Consegna 1: Secondo la recensione del nuovo CD di Marco Lastri, quale strumento è stato accantonato?

Brano fornito:
Aggiornamento - aprile 2007: fra i mille impegni, musicali e non, che da sempre caratterizzano l'intensa vita di Marco Lastri, il Nostro sta finalmente trovando il tempo di dare un seguito alla sua carriera solistica. Eve: the Last Call to Eternity è ancora in fase di calibrazione, ma l'advanced-CD in mio possesso permette già di riconoscerne le peculiarità. Volutamente le basi ritmiche si sono fatte più dure e sintetiche, quasi kraftwerkiane; su tutto ciò vanno però a inserirsi ariose linee melodiche che contrastano e al tempo stesso si compenetrano in un tutt'uno originale e accattivante. Jarre e Tangerine Dream, Vangelis e Prodigy convivono nella creatività di Lastri, il cui 'marchio' è comunque ben riconoscibile nelle otto tracce. Si segnala, per ora, la varietà umorale della suite "Into the Forest of Life", lo squarcio di passione di "Leave me Alone" - un po' alla Oldfield - e le corposità progressive di "Green Eyes". Il progetto, ovviamente, è suscettibile di future modifiche e messe a punto; nondimeno gli aspetti succitati paiono definiti, così come l'accantonamento (temporaneo?) del pianoforte. Schemi teutonici e sentimento latino: ecco, in questo senso il nuovo CD ben rappresenta il buon Marco, dato che nella sua indole convivono precisione e impetuosità. Aspettiamo gli sviluppi!

Righe in ingresso:
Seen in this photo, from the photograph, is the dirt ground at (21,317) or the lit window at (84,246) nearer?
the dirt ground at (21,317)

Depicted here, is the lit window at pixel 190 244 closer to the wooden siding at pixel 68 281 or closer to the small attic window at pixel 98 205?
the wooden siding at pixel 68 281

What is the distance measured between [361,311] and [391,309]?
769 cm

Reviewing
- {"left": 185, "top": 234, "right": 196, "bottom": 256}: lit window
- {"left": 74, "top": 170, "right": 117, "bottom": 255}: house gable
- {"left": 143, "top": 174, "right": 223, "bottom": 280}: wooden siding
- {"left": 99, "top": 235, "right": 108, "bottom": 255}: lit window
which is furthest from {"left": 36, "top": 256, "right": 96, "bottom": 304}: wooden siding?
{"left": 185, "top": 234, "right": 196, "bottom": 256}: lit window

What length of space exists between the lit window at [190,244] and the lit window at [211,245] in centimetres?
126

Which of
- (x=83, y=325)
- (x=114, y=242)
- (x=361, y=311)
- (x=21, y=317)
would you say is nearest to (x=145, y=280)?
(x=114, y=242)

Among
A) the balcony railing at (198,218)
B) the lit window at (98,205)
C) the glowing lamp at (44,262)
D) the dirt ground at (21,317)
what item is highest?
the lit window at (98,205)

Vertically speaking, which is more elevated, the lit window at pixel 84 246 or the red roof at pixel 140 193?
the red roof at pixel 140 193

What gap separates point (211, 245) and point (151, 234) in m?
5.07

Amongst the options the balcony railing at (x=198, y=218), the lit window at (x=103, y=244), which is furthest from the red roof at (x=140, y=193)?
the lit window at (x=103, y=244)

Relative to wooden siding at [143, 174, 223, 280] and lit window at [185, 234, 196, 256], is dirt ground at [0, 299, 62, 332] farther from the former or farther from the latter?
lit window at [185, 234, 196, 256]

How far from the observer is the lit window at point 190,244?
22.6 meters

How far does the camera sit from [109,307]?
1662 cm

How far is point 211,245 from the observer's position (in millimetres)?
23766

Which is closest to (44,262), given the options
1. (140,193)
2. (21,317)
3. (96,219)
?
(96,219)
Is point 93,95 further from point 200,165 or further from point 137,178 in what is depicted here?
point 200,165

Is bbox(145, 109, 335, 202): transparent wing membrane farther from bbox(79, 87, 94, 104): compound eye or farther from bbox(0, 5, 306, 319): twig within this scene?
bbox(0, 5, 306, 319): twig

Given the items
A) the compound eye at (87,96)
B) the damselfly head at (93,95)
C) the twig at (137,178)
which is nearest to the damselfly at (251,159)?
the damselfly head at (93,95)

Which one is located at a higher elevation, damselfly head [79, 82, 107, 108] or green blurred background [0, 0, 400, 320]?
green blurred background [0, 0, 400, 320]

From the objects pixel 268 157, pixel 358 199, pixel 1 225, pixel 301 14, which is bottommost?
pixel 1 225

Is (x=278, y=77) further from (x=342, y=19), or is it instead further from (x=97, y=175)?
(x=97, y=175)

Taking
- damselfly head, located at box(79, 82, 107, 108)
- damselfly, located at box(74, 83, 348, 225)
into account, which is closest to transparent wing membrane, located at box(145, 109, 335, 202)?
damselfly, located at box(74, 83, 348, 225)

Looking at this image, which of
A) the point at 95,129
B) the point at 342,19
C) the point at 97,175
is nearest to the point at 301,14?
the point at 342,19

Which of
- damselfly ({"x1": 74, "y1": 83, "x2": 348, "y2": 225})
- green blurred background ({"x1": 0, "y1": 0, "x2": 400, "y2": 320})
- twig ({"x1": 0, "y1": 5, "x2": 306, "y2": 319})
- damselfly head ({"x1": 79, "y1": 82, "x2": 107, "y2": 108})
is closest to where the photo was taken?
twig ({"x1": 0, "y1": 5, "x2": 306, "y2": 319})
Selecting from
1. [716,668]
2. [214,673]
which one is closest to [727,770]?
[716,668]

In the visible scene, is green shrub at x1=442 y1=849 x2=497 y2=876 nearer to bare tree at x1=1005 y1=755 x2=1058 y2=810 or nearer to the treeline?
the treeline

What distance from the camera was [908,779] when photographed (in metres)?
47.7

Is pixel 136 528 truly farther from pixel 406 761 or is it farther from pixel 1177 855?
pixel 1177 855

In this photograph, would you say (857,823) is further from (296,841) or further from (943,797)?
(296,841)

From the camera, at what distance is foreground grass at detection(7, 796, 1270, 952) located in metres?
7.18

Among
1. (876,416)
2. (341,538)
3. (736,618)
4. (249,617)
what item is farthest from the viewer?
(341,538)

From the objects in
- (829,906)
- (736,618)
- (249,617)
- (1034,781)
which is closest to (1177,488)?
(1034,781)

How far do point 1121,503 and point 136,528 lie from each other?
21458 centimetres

Consegna 2: Riscrivi la parte dell'elenco che va dalla riga contenente "From the objects in" fino alla fine dell'elenco, entrambe le estremità incluse, sostituendo "closest" con "nearest" e lasciando invariato tutto il resto.

Risposta esercizio 1: Il pianoforte.

Risposta esercizio 2:
From the objects in
- (829,906)
- (736,618)
- (249,617)
- (1034,781)
which is nearest to (1177,488)?
(1034,781)

How far do point 1121,503 and point 136,528 lie from each other?
21458 centimetres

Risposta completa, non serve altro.